Thomas J. Evans, Gilbert J. Falvo, Ralph Mazzocchi and Manuel G. Ganopules, former employees of the Pennsylvania Department of Auditor General, appeal[ed] decisions of the Unemployment Compensation Board of Review, which affirmed a referee's denial of benefits to each claimant pursuant to section 3 of the Unemployment Compensation Law-that persons unemployed through fault of their own are ineligible for benefits.

These firings came after a grand jury was convened to investigate allegations that numerous governmental workers had paid money to obtain employment. The grand jury eventually issued a presentment, which listed Evans, Falvo, Mazzocchi and Ganopules as employees who had paid money to obtain governmental employment, but these men were not the targets of the grand jury investigation and they were not indicted by the grand jury. Instead, the individuals being investigated and the individuals who were indicted were the governmental employees who took the money as part of a job-selling scheme.

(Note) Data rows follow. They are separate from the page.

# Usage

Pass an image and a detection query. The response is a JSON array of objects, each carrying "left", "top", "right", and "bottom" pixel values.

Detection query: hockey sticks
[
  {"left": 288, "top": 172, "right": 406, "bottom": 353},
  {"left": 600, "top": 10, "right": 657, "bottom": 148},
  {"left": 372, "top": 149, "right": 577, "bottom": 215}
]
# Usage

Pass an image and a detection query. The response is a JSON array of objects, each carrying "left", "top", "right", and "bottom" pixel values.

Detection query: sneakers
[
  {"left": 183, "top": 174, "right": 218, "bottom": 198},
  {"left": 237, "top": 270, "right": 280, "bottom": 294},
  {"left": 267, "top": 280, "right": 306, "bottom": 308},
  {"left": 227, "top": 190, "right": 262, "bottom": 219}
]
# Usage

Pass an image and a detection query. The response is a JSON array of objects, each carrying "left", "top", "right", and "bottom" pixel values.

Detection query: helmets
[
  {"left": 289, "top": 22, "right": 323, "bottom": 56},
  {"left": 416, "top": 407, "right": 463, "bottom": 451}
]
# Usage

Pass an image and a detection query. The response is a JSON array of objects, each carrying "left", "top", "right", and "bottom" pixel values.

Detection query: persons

Nonetheless, after the presentment was issued, the Department of Auditor General terminated the employments of Evans, Falvo, Mazzocchi and Ganopules. These men then moved for unemployment compensation, but that motion was denied by a referee who used the grand jury presentment to determine that the men were ineligible for such benefits.

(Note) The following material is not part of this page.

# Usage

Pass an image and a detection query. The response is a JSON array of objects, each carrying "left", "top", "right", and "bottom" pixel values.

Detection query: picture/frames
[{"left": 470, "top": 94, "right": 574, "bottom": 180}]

The men thereafter appealed, claiming that the presentment was inadmissible hearsay, but the Commonwealth Court of Pennsylvania disagreed, finding that

The referee allowed the document, not to prove the truth of its contents-that the claimants had purchased their jobs-but to show that it had named the claimants, for the purpose of showing the negative impact on their effectiveness as employees. The law is well-established that a hearsay objection is only appropriate where a party offers a statement to prove the truth of its contents...; therefore, we must reject claimants' hearsay objection as inapposite.

Evans seems to be a good illustration of the problem that Gallini identified. Looking at the court's opinion, it seems that the men in Evans did pay money in exchange for employment just as Joe Paterno likely knew enough that he should have done more. But again, that's not the question. In Evans, we have four men both being fired and denied unemployment compensation, seemingly solely based upon being named in a grand jury presentment that resulted from a one-sided grand jury investigation...of other people. Is there anyone who thinks that what these men received was anything resembling due process of law?



| Permalink

TrackBack URL for this entry:


Listed below are links to weblogs that reference Joe Paterno, Grand Jury Presentments, and the Rule Against Hearsay:


Nice parting question. As I read this post, I began to be swayed by the notion that if one was wrongly affected by the presentment, one could just bring a claim against the state party who took adverse action (rather than worry about the presentment itself). As you imply, you could get all the due process you want by bringing a lawsuit. In short, the remedy for misused presentments is to bring suit against the party who misused it. I think, however, that this wouldn't always satisfy me. First, the damage may already be done at that point. Second, due process generally requires advance process, not process after the fact. Thus, the ability to bring suit later does not necessarily remedy the failure to provide due process on the front end.

Posted by: Derek Black | Feb 21, 2013 8:31:01 AM

I think grand juries should be down away with, period. They serve no useful function that is not duplicative of a function served by other parts of our legal system. Their very existence is not "anything resembling" due process of law.